By Alister Doyle, Environment Correspondent
OSLO (Reuters) - A robot submarine has found clues to rising world sea levels by making trips deep beneath an ice shelf in Antarctica, scientists said on Tuesday.
The 7-meter (22-ft) submarine was making the first inspection of the underside of the shelf off the Pine Island glacier, in a U.S.-British mission.
"Because so little is known about ice sheet behavior, this research will take us a step further in understanding how ice sheets will contribute to sea level rise," Stan Jacobs, the U.S. lead scientist from Columbia University, said in a statement.
World sea levels would rise by about 5 meters if the ice of West Antarctica, including the Pine Island Glacier, melted, he said. Experts fear global warming could trigger a thaw.
The Pine Island glacier is the fastest-moving in Antarctica and its slide toward the ocean is accelerating. It brings more water to the sea than Europe's Rhine River and is adding about 0.25 mm (0.01 inch) a year to global sea levels.
Making 6 trips up to 70 km (44 miles) into the cavity, once surviving a collision with ice, the battery-powered "Autosub" took sonar measurements of the ice and studied the salinity of the water as part of a 53-day research cruise this year. The submarine traveled a total of 500 kms.
OCEAN CURRENTS
A little-understood shift in ocean currents may be bringing in more water and melting ice from below, scientists said. It is unknown if the shifts are linked to climate change blamed by the U.N. Climate Panel on emissions of greenhouse gases.
"My hypothesis is that more water seems to be coming toward the glacier rather than the temperature of the water is rising," said Adrian Jenkins, the lead British scientist at the British Antarctic Survey.
Water in the area was about 1 Celsius (33.80F).
Jenkins told Reuters past studies of ice shelves measured water flows at the front, without understanding underwater currents, the shape of the seabed and the ice.

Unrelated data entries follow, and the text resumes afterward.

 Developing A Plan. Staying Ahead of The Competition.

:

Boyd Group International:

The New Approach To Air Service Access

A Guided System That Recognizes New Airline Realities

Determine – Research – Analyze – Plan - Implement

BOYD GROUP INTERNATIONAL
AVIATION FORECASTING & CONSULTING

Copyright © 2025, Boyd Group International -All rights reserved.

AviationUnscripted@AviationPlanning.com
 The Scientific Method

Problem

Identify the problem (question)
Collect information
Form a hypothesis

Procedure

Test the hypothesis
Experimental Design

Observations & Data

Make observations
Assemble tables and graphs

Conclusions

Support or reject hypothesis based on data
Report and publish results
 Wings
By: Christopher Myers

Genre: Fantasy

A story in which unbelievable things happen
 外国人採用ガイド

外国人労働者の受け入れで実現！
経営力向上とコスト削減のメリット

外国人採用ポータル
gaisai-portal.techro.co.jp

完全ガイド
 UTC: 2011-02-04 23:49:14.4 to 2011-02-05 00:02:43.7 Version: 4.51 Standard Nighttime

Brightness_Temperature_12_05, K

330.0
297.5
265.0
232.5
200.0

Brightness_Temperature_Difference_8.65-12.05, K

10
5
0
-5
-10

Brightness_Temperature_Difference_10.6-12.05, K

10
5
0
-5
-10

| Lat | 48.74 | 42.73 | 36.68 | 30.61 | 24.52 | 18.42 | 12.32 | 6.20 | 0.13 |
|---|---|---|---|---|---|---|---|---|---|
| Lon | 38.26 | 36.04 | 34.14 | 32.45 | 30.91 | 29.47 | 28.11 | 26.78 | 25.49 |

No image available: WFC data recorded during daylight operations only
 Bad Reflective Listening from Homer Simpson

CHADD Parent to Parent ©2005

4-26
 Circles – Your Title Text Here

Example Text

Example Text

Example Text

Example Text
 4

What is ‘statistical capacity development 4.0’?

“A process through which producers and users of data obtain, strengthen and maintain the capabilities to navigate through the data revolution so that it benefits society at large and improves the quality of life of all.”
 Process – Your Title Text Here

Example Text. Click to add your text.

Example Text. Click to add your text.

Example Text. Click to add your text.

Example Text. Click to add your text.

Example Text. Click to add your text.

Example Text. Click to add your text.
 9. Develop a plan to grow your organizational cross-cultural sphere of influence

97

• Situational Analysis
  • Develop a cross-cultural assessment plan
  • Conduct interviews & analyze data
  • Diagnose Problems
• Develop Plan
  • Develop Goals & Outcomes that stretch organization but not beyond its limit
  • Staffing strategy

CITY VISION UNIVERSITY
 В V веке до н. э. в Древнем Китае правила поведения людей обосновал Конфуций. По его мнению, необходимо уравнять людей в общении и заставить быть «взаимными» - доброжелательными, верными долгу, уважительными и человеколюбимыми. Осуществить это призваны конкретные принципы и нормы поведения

"That means there remains a black box -- you don't now where the melting is happening," he said. The flow of the Pine Island glacier has accelerated to 3.7 km (2.3 miles) a year from 2.4 in the mid-1990s.
"We were able to map the shape of the cavity and measure the water properties so we can say with more certainty how the ocean heat gets to the ice base to do the melting," he said.
The fear is that Antarctica's ice will slide toward the sea far faster if ice shelves floating on the water -- and acting as a brake -- break up and disappear. Several ice shelves on the Antarctic Peninsula to the north have broken up in recent years.
Jenkins said it would take several months to go through the data compiled by the submarine.
"We're really happy with the way the submarine performed," said Steve McPhail, lead engineer of the mission at the National Oceanography Center in Southampton, England.
He said it was nerve-racking waiting for it to return from a pre-programed route that could take 24 hours to cover, not knowing if it had broken down or crashed.